I recently upgraded my Ubuntu 12.04 Precise to Ubuntu 12.10. Overall, I didn't see much difference, probably because I didn't run/notice the bugs/limitations that were fixed in this new release. One thing that I (subjectively) noticed is that boot up and application startup is slower, with the UI experiencing occasional freezes. I guess these slowness/freezes were already in 12.04, but they become more obvious after the upgrade. To the point that they become frustrating.
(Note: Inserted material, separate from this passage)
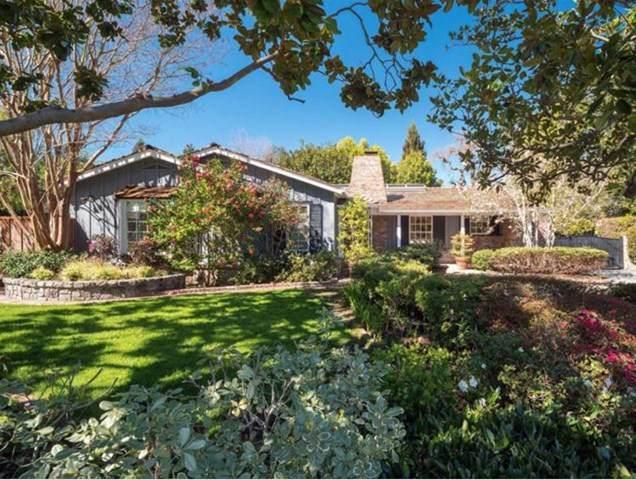 324 Arden Road, Menlo Park, CA 94025 (#ML81813459) :: Wendy Rich-Soto and Associates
So I looked into some ways that might speed up the system (not minor or complete tweakings, but just a few to get over the current situation).

Mount options

First thing I tried was adding nodiratime and noatime options to the mount options of / and /home partitions. To do that, just edit /etc/fstab and add these options alongside the existing ones. My fstab looks something like this now:
/dev/sda1 / ext4 nodiratime,noatime,errors=remount-ro 0 1
UUID=..... /home ext4 defaults,nodiratime,noatime 0 2
I didn't notice any major speedup after these changes, but they do seem common sense and lack of speedup might be due to my particular setup (some VMs I'm using).

Install ureadahead

Next I installed the ureadahead package which is supposed to lower boot up times. Install was easy:
sudo apt-get install ureadahead
According to what I read, on first run, ureadahead logs bootup files accesses and then aggregates these files into cached file that will be used in next bootups to speed things up. It also optimizes this cached file according to the type of disk that you have (SSD or HDD). After the system boots, ureadahead process seems to terminate and just gets out of the way.
I didn't notice any major speedup on this either. It could be some, but bootup time is still several times more of the Ubuntu advertised "10 seconds bootup".

Install preload

Preload is a daemon that logs statistics about programs usage and requirements and use these statistics to speed up programs startup. I guess this is what Windows has on by default in that prefetched folder. As mentioned in the man pages, the speed up is not immediately, because preload first needs to collect the stats and create some caches before it can use them. Even so, I did see programs starting faster pretty soon after installing preload. I just installed using:
sudo apt-get install preload

Install prelink

Preling is a tool that improves memory usage and load times by optimizing programs and libraries. Install it using:
sudo apt-get install prelink
After install, you need to start the optimization process. Before I did that, first I edited /etc/prelink.conf to include /opt directory in the optimization process because I have some custome software there. After that, just run

sudo prelink -avmR
The option v is for verbose so that you can see what's processing. You could remove that if you don't care. I guess I'll need to run such a command when I update/install new software, but that's not a big issue.
Although I installed it mostly for the "memory optimizations" promise, Prelink also seemed to help with speed. I'm not sure how much since I installed it after preload which already helped in that area.